When a step with loop: is entered:

1. Render loop.in_ template -> get collection
2. If result is a reference envelope -> resolve from storage
3. Save loop collection under the current epoch
4. state.init_loop(...)
5. Emit one command per item (parallel) or one at a time (sequential)

Each loop invocation gets a unique epoch key:

loop_<execution_id>_<microsecond_timestamp>

That epoch is used for:

  • command metadata
  • loop collection persistence
  • loop.done dedup via DB uniqueness

Completion tracking uses:

  1. fast runtime or supervisor counters
  2. Postgres event-log fallback

Typical fallback query pattern:

COUNT(DISTINCT meta->>'loop_iteration_index')
WHERE event_type = 'call.done'
AND meta->>'loop_event_id' = <epoch>

6. State Pruning

After each loop.done, prune_stale_state() bounds execution-state growth:

  • evict stale step_results
  • prune mirrored variables
  • cap emitted_loop_epochs

Without pruning, long-running executions turn state JSON growth into a throughput bottleneck.

7. task_sequence

For multi-task then: blocks, the engine can emit one synthetic task_sequence command. The worker runs sub-tasks atomically inside one message instead of paying queue round-trips per sub-task.

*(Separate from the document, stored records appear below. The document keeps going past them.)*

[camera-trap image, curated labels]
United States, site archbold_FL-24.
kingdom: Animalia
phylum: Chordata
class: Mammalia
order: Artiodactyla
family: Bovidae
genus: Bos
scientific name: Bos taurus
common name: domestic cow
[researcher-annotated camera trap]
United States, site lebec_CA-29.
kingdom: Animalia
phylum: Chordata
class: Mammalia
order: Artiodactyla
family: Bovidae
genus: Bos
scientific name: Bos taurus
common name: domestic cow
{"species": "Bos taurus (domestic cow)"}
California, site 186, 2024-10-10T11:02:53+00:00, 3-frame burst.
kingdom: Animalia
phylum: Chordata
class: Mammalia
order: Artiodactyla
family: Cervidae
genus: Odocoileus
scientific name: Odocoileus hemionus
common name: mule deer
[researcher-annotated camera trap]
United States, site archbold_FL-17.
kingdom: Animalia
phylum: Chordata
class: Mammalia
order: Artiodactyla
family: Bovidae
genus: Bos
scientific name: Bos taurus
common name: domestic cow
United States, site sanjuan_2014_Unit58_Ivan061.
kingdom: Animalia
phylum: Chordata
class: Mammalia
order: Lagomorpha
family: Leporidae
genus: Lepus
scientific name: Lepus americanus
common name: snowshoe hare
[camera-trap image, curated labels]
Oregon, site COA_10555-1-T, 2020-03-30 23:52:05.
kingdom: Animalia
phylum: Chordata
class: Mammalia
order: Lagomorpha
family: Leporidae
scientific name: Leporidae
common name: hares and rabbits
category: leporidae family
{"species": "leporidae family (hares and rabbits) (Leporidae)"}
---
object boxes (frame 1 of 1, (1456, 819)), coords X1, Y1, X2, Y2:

Pending-step tracking strips the synthetic :task_sequence suffix so it does not block terminal lifecycle emission.

8. Arc Evaluation

After a step completes, next: arcs are evaluated via Jinja2 when: conditions.

ModeBehavior
exclusiveFirst matching arc wins
allAll matching arcs fire

Available during evaluation:

  • output.status
  • output.data
  • ctx.*
  • completed step envelopes

9. Event Types Reference

Event typeEmitted byMeaning
playbook.initializedserverExecution started
workflow.initializedserverWorkflow layer started
command.issuedserverCommand written to queue
command.claimedworkerWorker picked up command
command.startedworkerWorker began processing
command.completedworkerTool execution succeeded
command.failedworkerTool execution failed after retries
step.enterworkerStep processing started
step.exitworkerStep processing finished
call.doneserverStep call resolved
call.errorserverStep call resolved with error
loop.doneserverAll loop iterations complete for one epoch
batch.acceptedserverEvent batch received
batch.processingserverEvent batch being processed
batch.completedserverEvent batch committed
batch.failedserverEvent batch failed
playbook.completedserverTerminal success
playbook.failedserverTerminal failure
execution.cancelledserverTerminal cancellation

10. Storage Guidance — RisingWave-Aligned Tiers

Recommended policy:

  • keep NATS KV for small execution-scoped control-plane state (< 1 MB)
  • route payloads above 1 MB to StoreTier.DISK (local SSD cache + async cloud spill); in phase 0 this spills directly to the cloud tier selected by NOETL_STORAGE_CLOUD_TIER (S3/MinIO or GCS)
  • use PVC mounts for the disk cache directory (NOETL_STORAGE_LOCAL_CACHE_DIR) — phase 1
  • treat the NATS Object Store tier as removed; envelopes with store: "object" are auto-remapped to store: "disk" with a one-time deprecation warning

That keeps the control plane light, reduces NATS pressure from multi-MB objects, and matches RisingWave's three-tier hot/warm/cold model for local-to-cloud storage.